Many of the review applications we have seen of late are founded in s33 of the Constitution read with the provisions of the Promotion of Administrative Justice Act, No 3 of 2000 (PAJA). However, this appears to be a frail foundation on which to bring a review application easily opposed by a creditor. 

A Practitioner’s decision is not reviewable in terms of PAJA, as a Practitioner is neither an organ of state, nor performing a public function and is thus not an administrator. Only decisions of an administrator are reviewable in terms of PAJA. 

The second leg to the professional insolvents’ reviews is ‘a catch all review,’ in terms of the common law. Unfortunately, this type of review is difficult to prevent, as the requirements of such a review are set so low you might well trip over them. 

In terms of the common law, everyone is entitled to a decision that is lawful, reasonable and procedurally fair. Regrettably, as is often the case, the requirement of “reasonableness” allows for subjective interpretation and the broad application of this type of review. 

However, in order to be successful with a common law review one must show that the decision being reviewed was irrational. To demonstrate that a decision is irrational it must be objectively reasoned that, based on the information available to the decision maker, they could not have rationally reached the conclusion that they did. 
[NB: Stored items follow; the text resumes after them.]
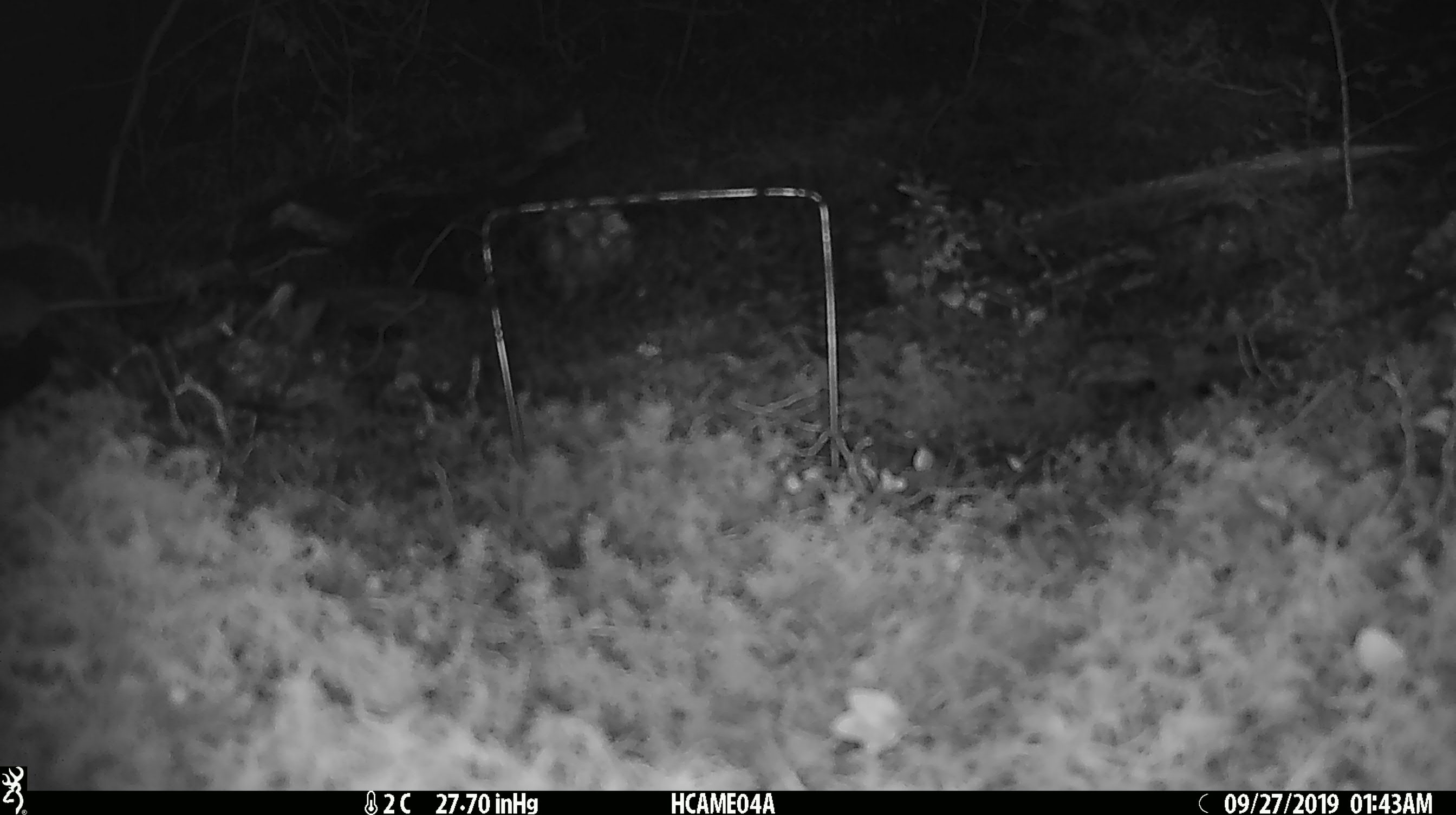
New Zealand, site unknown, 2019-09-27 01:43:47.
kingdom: Animalia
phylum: Chordata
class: Mammalia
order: Rodentia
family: Muridae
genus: Mus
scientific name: Mus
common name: mouse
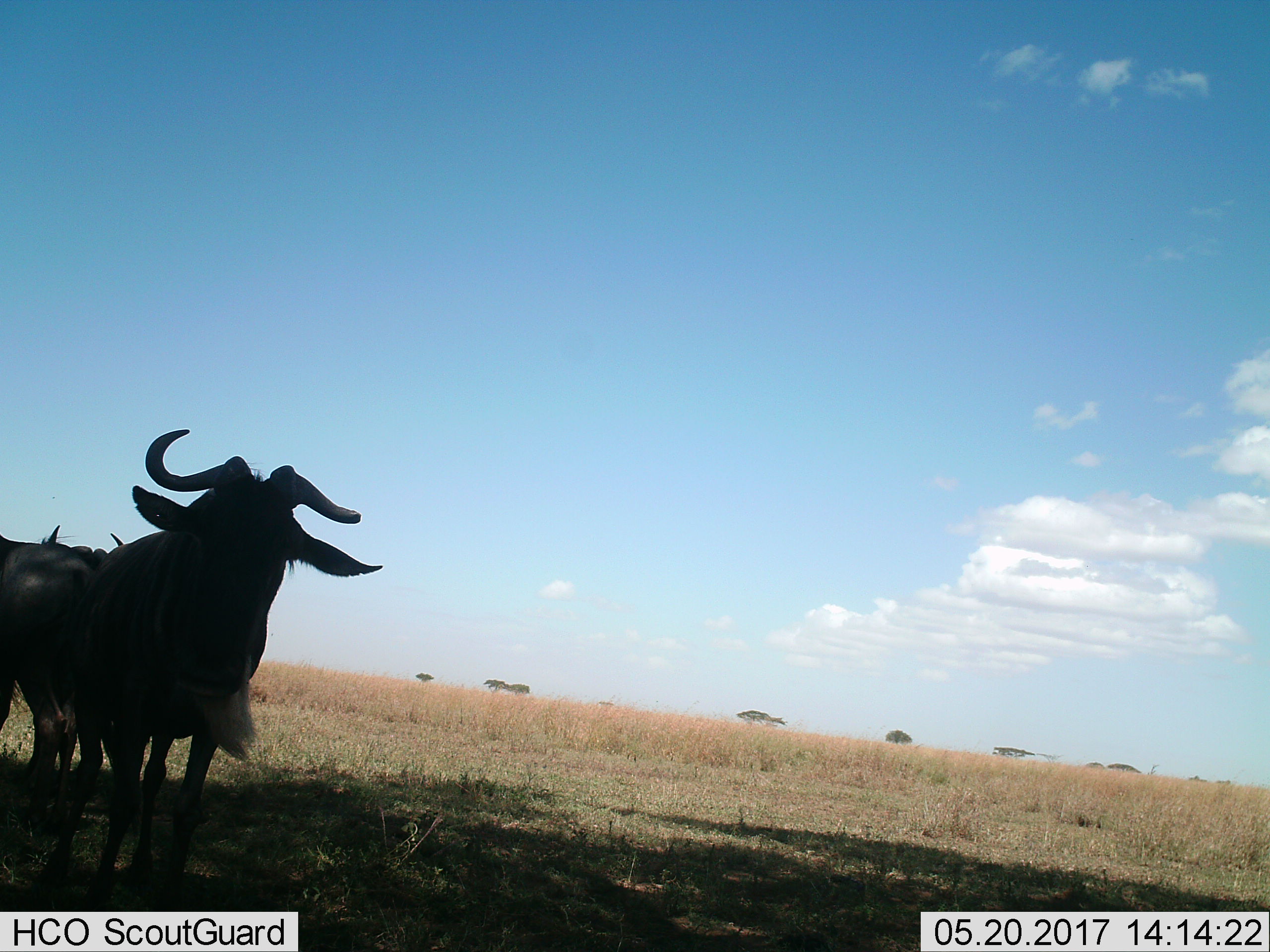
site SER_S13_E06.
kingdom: Animalia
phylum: Chordata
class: Mammalia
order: Artiodactyla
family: Bovidae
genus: Connochaetes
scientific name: Connochaetes taurinus taurinus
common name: blue wildebeest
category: wildebeestblue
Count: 3.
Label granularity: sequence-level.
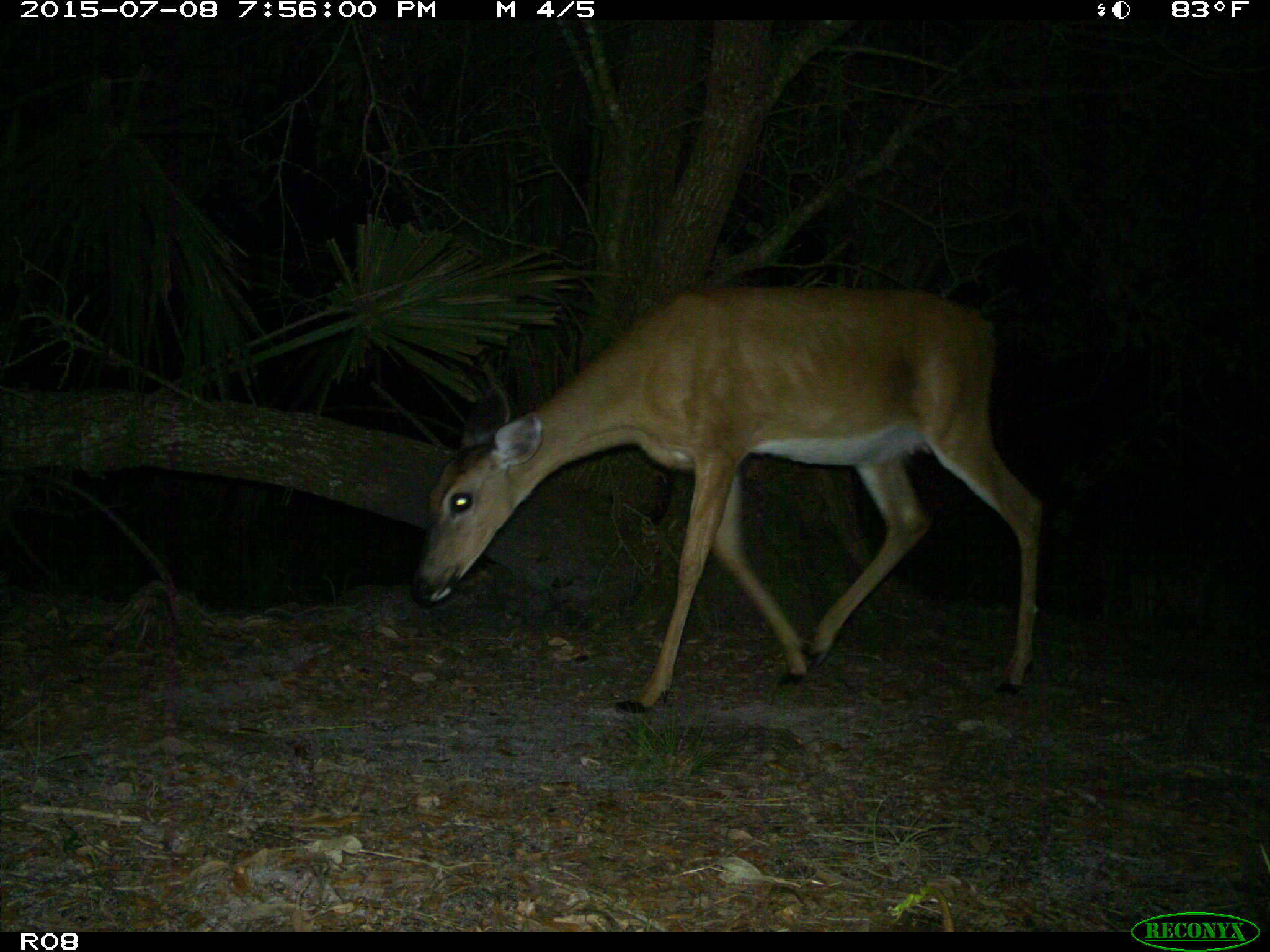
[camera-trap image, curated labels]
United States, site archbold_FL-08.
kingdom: Animalia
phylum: Chordata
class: Mammalia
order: Artiodactyla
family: Cervidae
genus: Odocoileus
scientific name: Odocoileus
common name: deer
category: unidentified deer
Unidentified deer (deer) (Odocoileus).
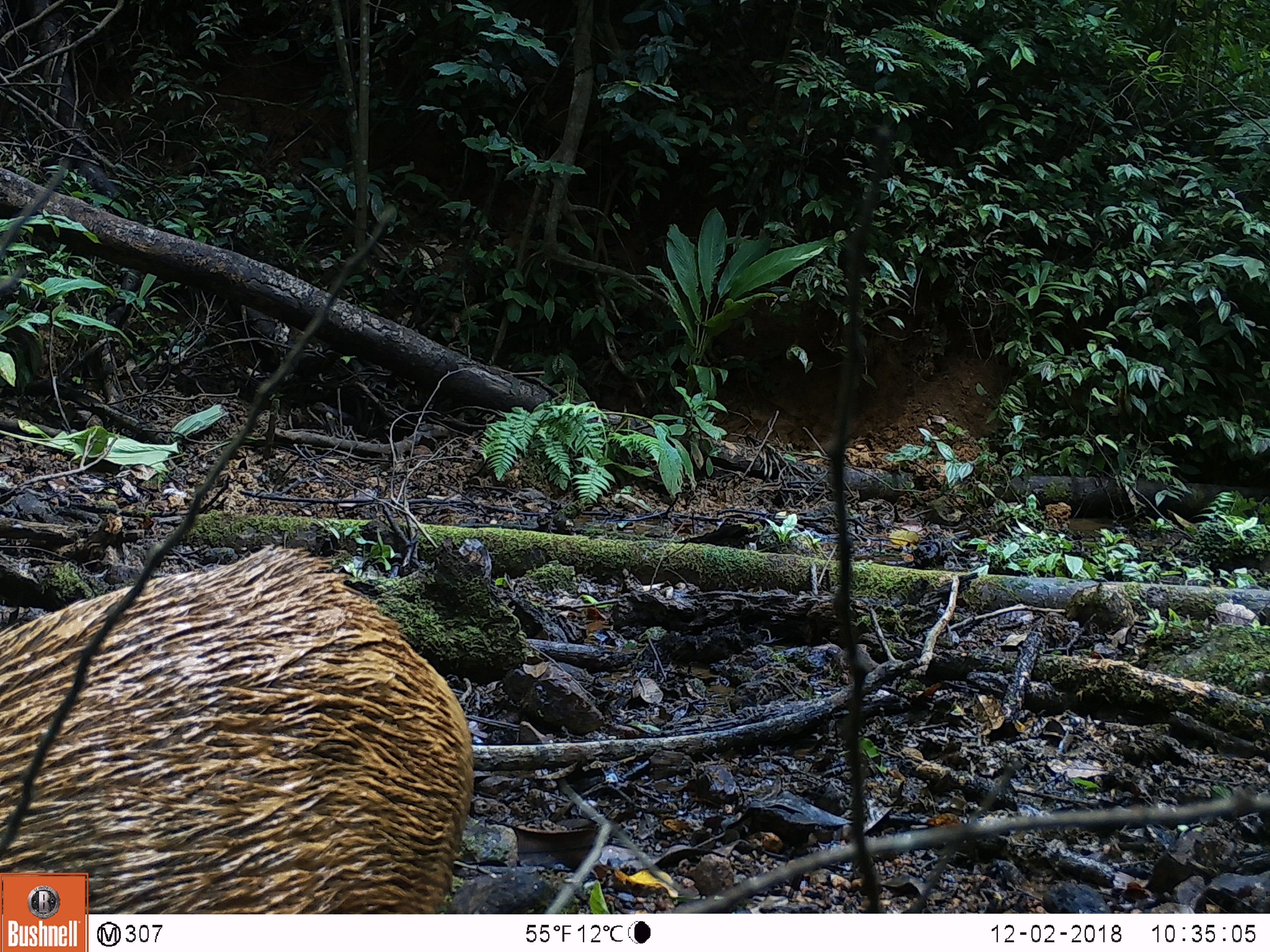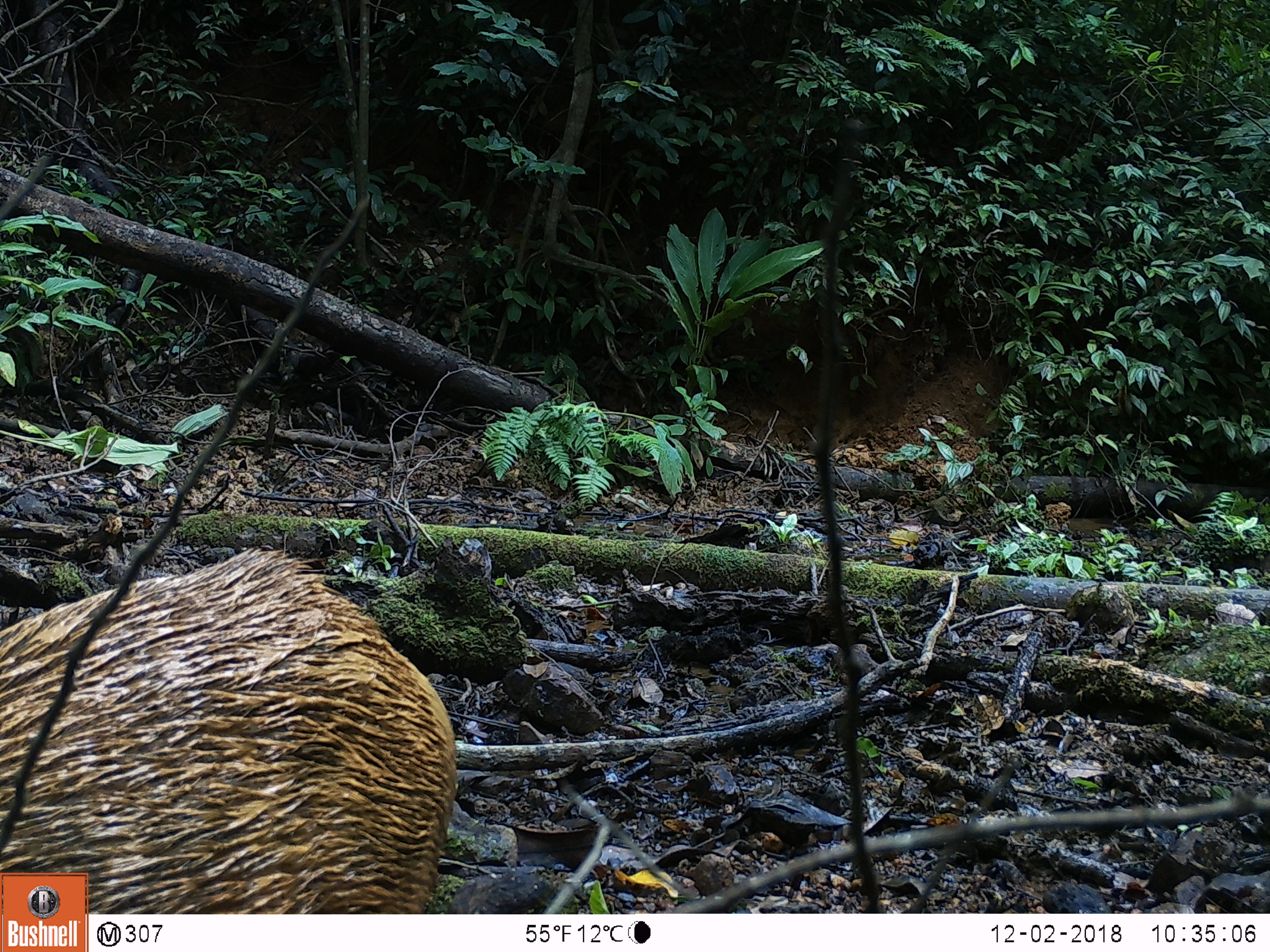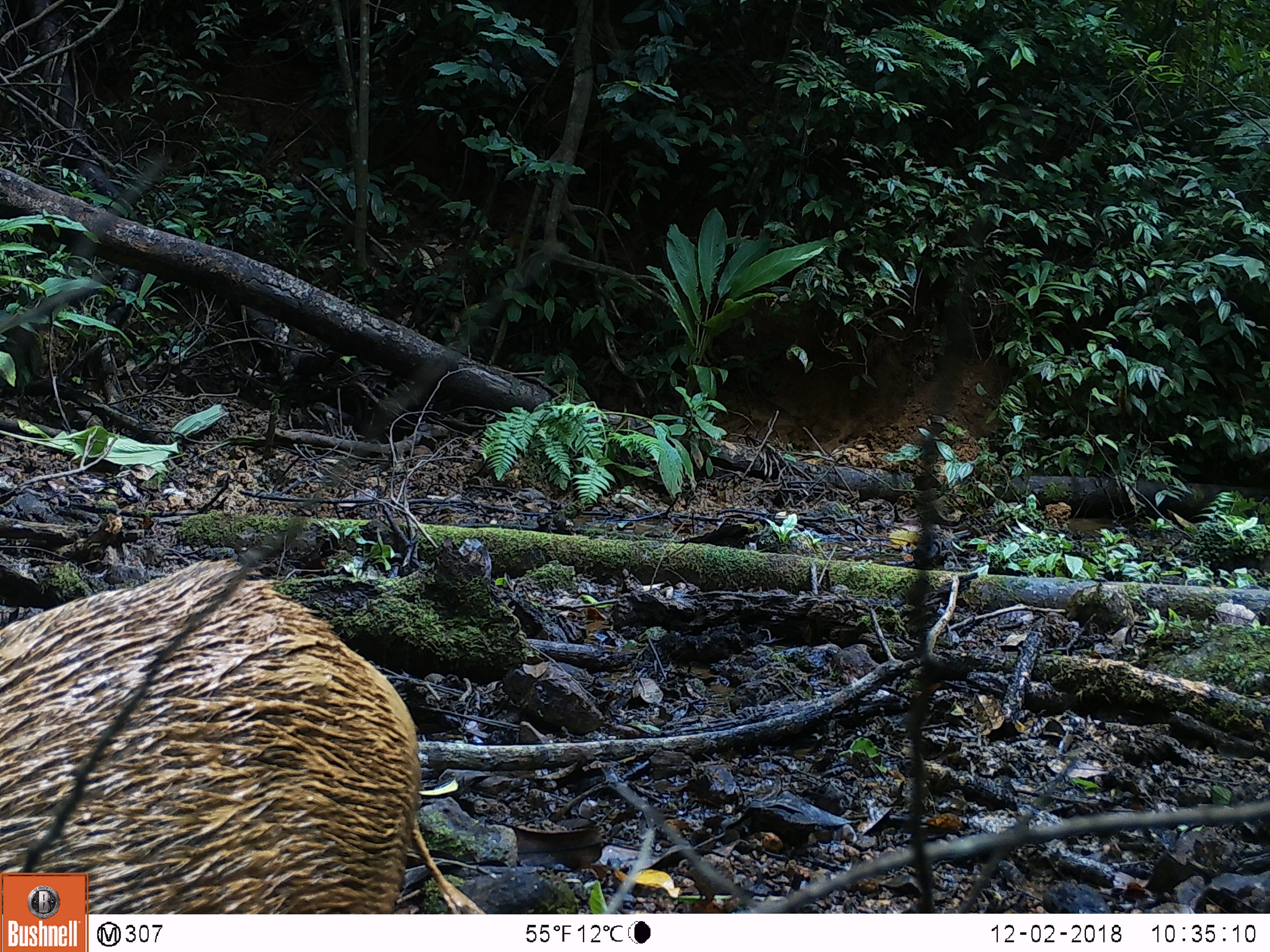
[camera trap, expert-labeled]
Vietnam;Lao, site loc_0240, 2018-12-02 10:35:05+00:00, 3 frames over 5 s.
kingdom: Animalia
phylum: Chordata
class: Mammalia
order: Artiodactyla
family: Suidae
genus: Sus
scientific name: Sus scrofa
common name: eurasian wild pig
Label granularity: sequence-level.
Consequentially, in order to proactively prevent a successful common law review, it becomes vital for creditors participating in creditors’ meetings to ensure that, when a Practitioner is called upon to make a decision, the creditors with competing interests have provided the Practitioner with all relevant information required for the Practitioner to make an informed rational decision. 

We suggest that creditors augment their proactive protection by asking informed questions of the Practitioner to certify that the Practitioner has applied his mind rationally. Such discussions should be minuted so that they may be submitted as evidence when opposing fictitious review applications. Such precautions should bring efficient and expeditious ends to such review applications so that the estate can finally be wound up and the creditors may make a recovery. 

Fortunately or unfortunately, “some people are so busy learning the tricks of the trade they never actually learn the trade” and thus, while professional insolvents may attempt to delay or prevent winding up, creditors - if fully equipped and well informed - are able to counter and reduce these fictitious delays.